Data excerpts
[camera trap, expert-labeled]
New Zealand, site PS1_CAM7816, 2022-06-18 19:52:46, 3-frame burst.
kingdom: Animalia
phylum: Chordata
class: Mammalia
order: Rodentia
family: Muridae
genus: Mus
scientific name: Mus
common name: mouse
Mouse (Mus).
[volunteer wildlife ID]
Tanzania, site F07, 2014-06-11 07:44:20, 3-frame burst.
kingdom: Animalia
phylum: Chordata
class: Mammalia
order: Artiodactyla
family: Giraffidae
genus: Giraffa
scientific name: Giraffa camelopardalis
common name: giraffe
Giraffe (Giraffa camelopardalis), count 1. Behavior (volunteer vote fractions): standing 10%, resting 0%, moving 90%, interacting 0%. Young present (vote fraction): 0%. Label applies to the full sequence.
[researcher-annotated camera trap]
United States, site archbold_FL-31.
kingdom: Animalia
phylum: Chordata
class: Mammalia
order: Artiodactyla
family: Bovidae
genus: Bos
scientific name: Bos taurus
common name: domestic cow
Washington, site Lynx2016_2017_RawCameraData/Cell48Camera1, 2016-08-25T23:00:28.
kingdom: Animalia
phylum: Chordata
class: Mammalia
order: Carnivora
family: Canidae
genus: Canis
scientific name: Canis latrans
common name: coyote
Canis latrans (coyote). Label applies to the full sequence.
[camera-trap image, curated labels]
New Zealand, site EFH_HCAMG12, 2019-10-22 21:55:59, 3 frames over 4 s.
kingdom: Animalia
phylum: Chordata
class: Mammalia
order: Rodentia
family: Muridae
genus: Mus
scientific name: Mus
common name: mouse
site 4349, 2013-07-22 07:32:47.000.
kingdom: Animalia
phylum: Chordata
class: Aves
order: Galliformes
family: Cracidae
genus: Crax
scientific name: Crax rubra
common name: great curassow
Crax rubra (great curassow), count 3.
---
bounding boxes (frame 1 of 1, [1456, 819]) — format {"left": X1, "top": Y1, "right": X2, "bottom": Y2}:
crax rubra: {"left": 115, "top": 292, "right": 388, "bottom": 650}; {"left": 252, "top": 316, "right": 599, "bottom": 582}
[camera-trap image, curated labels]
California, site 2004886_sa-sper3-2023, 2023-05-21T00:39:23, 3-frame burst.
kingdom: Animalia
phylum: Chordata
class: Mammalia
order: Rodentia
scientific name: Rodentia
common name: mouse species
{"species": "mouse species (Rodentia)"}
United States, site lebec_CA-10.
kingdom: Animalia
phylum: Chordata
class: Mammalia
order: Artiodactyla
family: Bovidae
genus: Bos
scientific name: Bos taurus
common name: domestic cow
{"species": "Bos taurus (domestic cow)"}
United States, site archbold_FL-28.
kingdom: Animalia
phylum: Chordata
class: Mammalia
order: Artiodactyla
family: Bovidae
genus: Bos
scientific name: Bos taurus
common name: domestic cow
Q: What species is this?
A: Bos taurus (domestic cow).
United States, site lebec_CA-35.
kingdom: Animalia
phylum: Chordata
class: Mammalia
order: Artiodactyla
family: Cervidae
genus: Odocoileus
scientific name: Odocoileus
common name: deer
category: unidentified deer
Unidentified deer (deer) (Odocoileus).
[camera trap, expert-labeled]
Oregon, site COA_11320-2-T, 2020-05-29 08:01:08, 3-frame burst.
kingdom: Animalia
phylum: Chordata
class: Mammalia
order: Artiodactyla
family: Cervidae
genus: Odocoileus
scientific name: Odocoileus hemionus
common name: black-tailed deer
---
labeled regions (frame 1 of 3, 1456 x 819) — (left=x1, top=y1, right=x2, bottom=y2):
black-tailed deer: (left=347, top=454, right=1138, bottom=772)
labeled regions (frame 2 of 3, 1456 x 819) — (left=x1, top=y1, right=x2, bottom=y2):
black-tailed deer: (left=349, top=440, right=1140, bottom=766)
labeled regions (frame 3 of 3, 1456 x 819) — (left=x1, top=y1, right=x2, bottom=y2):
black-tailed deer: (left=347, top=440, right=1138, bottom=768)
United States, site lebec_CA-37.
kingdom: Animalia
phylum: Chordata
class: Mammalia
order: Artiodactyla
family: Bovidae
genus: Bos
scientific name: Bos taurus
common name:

YOUR OBJECTIVE ▸ Repeat all of the entries above exactly.

OUTPUT FOR THIS EXERCISE ▸
[camera trap, expert-labeled]
New Zealand, site PS1_CAM7816, 2022-06-18 19:52:46, 3-frame burst.
kingdom: Animalia
phylum: Chordata
class: Mammalia
order: Rodentia
family: Muridae
genus: Mus
scientific name: Mus
common name: mouse
Mouse (Mus).
[volunteer wildlife ID]
Tanzania, site F07, 2014-06-11 07:44:20, 3-frame burst.
kingdom: Animalia
phylum: Chordata
class: Mammalia
order: Artiodactyla
family: Giraffidae
genus: Giraffa
scientific name: Giraffa camelopardalis
common name: giraffe
Giraffe (Giraffa camelopardalis), count 1. Behavior (volunteer vote fractions): standing 10%, resting 0%, moving 90%, interacting 0%. Young present (vote fraction): 0%. Label applies to the full sequence.
[researcher-annotated camera trap]
United States, site archbold_FL-31.
kingdom: Animalia
phylum: Chordata
class: Mammalia
order: Artiodactyla
family: Bovidae
genus: Bos
scientific name: Bos taurus
common name: domestic cow
Washington, site Lynx2016_2017_RawCameraData/Cell48Camera1, 2016-08-25T23:00:28.
kingdom: Animalia
phylum: Chordata
class: Mammalia
order: Carnivora
family: Canidae
genus: Canis
scientific name: Canis latrans
common name: coyote
Canis latrans (coyote). Label applies to the full sequence.
[camera-trap image, curated labels]
New Zealand, site EFH_HCAMG12, 2019-10-22 21:55:59, 3 frames over 4 s.
kingdom: Animalia
phylum: Chordata
class: Mammalia
order: Rodentia
family: Muridae
genus: Mus
scientific name: Mus
common name: mouse
site 4349, 2013-07-22 07:32:47.000.
kingdom: Animalia
phylum: Chordata
class: Aves
order: Galliformes
family: Cracidae
genus: Crax
scientific name: Crax rubra
common name: great curassow
Crax rubra (great curassow), count 3.
---
bounding boxes (frame 1 of 1, [1456, 819]) — format {"left": X1, "top": Y1, "right": X2, "bottom": Y2}:
crax rubra: {"left": 115, "top": 292, "right": 388, "bottom": 650}; {"left": 252, "top": 316, "right": 599, "bottom": 582}
[camera-trap image, curated labels]
California, site 2004886_sa-sper3-2023, 2023-05-21T00:39:23, 3-frame burst.
kingdom: Animalia
phylum: Chordata
class: Mammalia
order: Rodentia
scientific name: Rodentia
common name: mouse species
{"species": "mouse species (Rodentia)"}
United States, site lebec_CA-10.
kingdom: Animalia
phylum: Chordata
class: Mammalia
order: Artiodactyla
family: Bovidae
genus: Bos
scientific name: Bos taurus
common name: domestic cow
{"species": "Bos taurus (domestic cow)"}
United States, site archbold_FL-28.
kingdom: Animalia
phylum: Chordata
class: Mammalia
order: Artiodactyla
family: Bovidae
genus: Bos
scientific name: Bos taurus
common name: domestic cow
Q: What species is this?
A: Bos taurus (domestic cow).
United States, site lebec_CA-35.
kingdom: Animalia
phylum: Chordata
class: Mammalia
order: Artiodactyla
family: Cervidae
genus: Odocoileus
scientific name: Odocoileus
common name: deer
category: unidentified deer
Unidentified deer (deer) (Odocoileus).
[camera trap, expert-labeled]
Oregon, site COA_11320-2-T, 2020-05-29 08:01:08, 3-frame burst.
kingdom: Animalia
phylum: Chordata
class: Mammalia
order: Artiodactyla
family: Cervidae
genus: Odocoileus
scientific name: Odocoileus hemionus
common name: black-tailed deer
---
labeled regions (frame 1 of 3, 1456 x 819) — (left=x1, top=y1, right=x2, bottom=y2):
black-tailed deer: (left=347, top=454, right=1138, bottom=772)
labeled regions (frame 2 of 3, 1456 x 819) — (left=x1, top=y1, right=x2, bottom=y2):
black-tailed deer: (left=349, top=440, right=1140, bottom=766)
labeled regions (frame 3 of 3, 1456 x 819) — (left=x1, top=y1, right=x2, bottom=y2):
black-tailed deer: (left=347, top=440, right=1138, bottom=768)
United States, site lebec_CA-37.
kingdom: Animalia
phylum: Chordata
class: Mammalia
order: Artiodactyla
family: Bovidae
genus: Bos
scientific name: Bos taurus
common name:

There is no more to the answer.